27 Şubat 2007 Salı

| Korku pazarlaması!

“Siyasetten anlamadığımı daha önce de belirtmiştim, ancak bir pazarlama profesyoneli olarak çok iyi bildiğim bir şey varsa o da insanların parasını almanın en kolay yolunun onları korkutmak olduğudur.”


“Bunun en basiti de haydutluk. Adamın kafasına silahı dayayıp ‘Paran mı, canın mı?’ diye sorduğunuzda cevap neredeyse kesindir. Global haydutluk günümüz iş ve politika dünyasında tekrar baskın unsur olma yolundadır, başka konu ama bildiğimiz ticarette de korku pazarlaması çok önemli bir yere sahiptir. Amansız bir hastalığa düştünüz ve tedavi gücünüzü aşıyorsa; sınırlarını olabildiğince zorlarsınız. Medikal alandaki alım satımlarda kafadaki değer denklemi diğer alımlardakinden farklı kurulur, çünkü arka planda ölüm, hastalık vb ‘korku’ vardır. Tıp kârlı bir sektördür.”

“Korku ticaretinin veya siyasetinin bir başka çarpıcı örneği olarak ABD’de koca bir ulus ev, iş ve alışveriş merkezleri dışındaki tüm alanların güvensiz olduğu konusunda aralıksız korkutulmaktadır. İnsanlar çalışsın, alışveriş yapıp arabayla evine gitsin ve orada oturup TV izlesin, pizza söylesin diye tüm medya ağız birliği yapmışçasına dehşet yaymaktadır. Güvenlik sorunu kuşkusuz var, ancak medyada cinayet, gasp haberleri abartılarak verilmekte, silah ve güvenlik şirketleri ulusal paranoyayı körüklemektedir. 11 Eylül sonrasında olayların nasıl geliştiğini ve insanlara uluslararası terörizm nedeniyle artık güvende olmadıklarının anlatılıp Irak işgalinin nasıl gerekçelendirildiğini ibretle izledik.”

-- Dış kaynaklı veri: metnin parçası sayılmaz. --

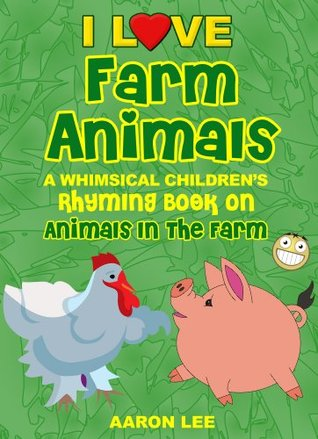 I Love Farm Animals! (A Whimsical Childrens Rhyming Book On Animals In The Farm) (I Love Books) Aaron Lee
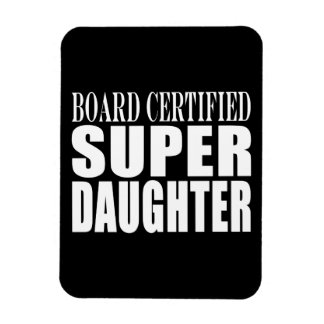 Daughters Birthdays Board Certified Super Daughter Vinyl Magnets
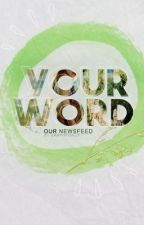 Your Word by GraphicSilly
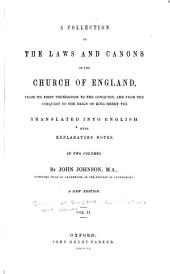 A collection of the laws and canons of the Church of England, from its first foundation to the conquest, and from the conquest to the reign of King Henry VIII.: Translated into English with explanatory notes ...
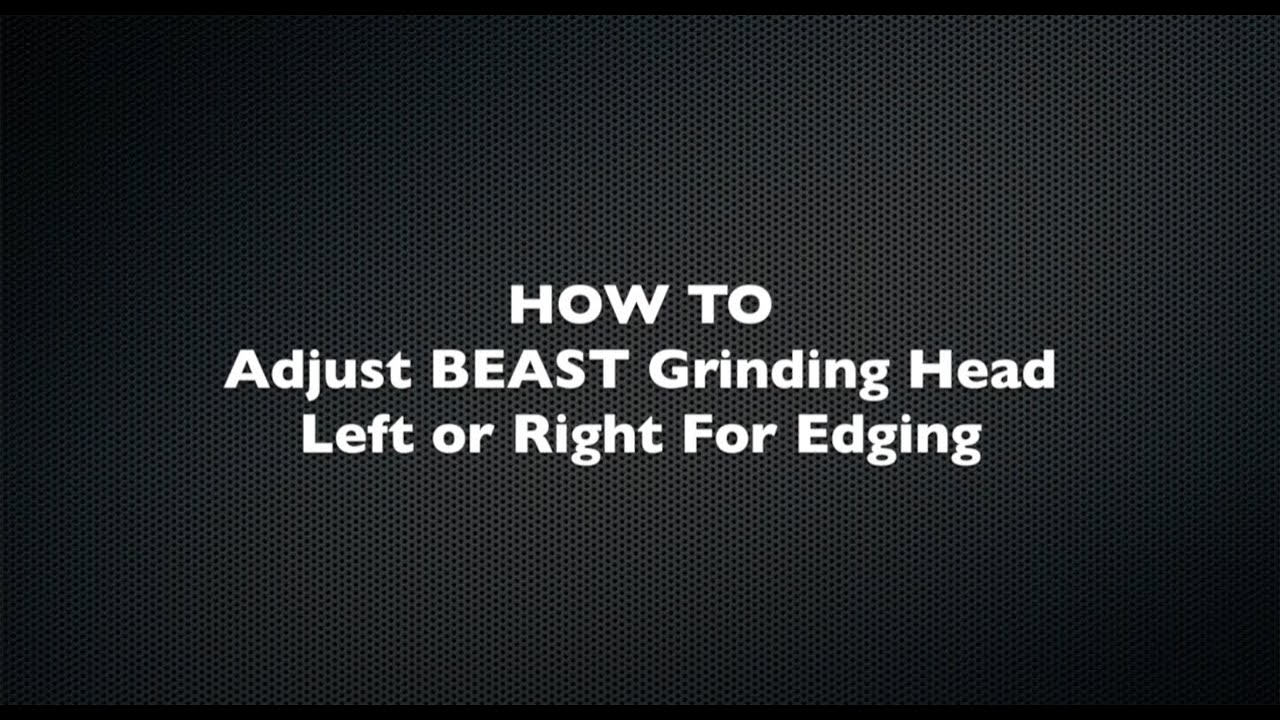 Steps to Adjusting Grinding Head of the BEAST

“Korku, siyasette de çok yaygın olarak kullanılır. Eski bir söz vardır, ‘Kendi ülkende barış istiyorsan başka ülkelerle savaş.’ diye. Olan tehdidi abartmak ya da bir tehdit yaratarak kendini ona karşı çare olarak konumlandırmak, halkı o tehdide karşı kenetlenmeye çağırmak, aksini iddia edenleri de saflıkla, hatta ihanetle suçlamak sık rastlanılan bir oy isteme ya da meşruiyet yaratma aracıdır.”

“Atatürk’ün uzun savaşlar ve politik manevralarla kurduğu ve de çok kırılgan bir zeminde duran genç cumhuriyetin etrafındaki tehditleri abartarak seksen yıl sonrasına taşıyan zihniyet, bugün yarattığı paranoya ile meşruiyetini gerekçelendirmeye çalışırken, örneğin şimdiye kadar hiçbir başarılı projesi ve de kişisel çekiciliği olmayan Deniz Baykal ana muhalefet partisi lideri konumunu salt bu paranoya yüzünden sürdürebilmektedir.” [ GÜVEN BORÇA’NIN YAZISI ]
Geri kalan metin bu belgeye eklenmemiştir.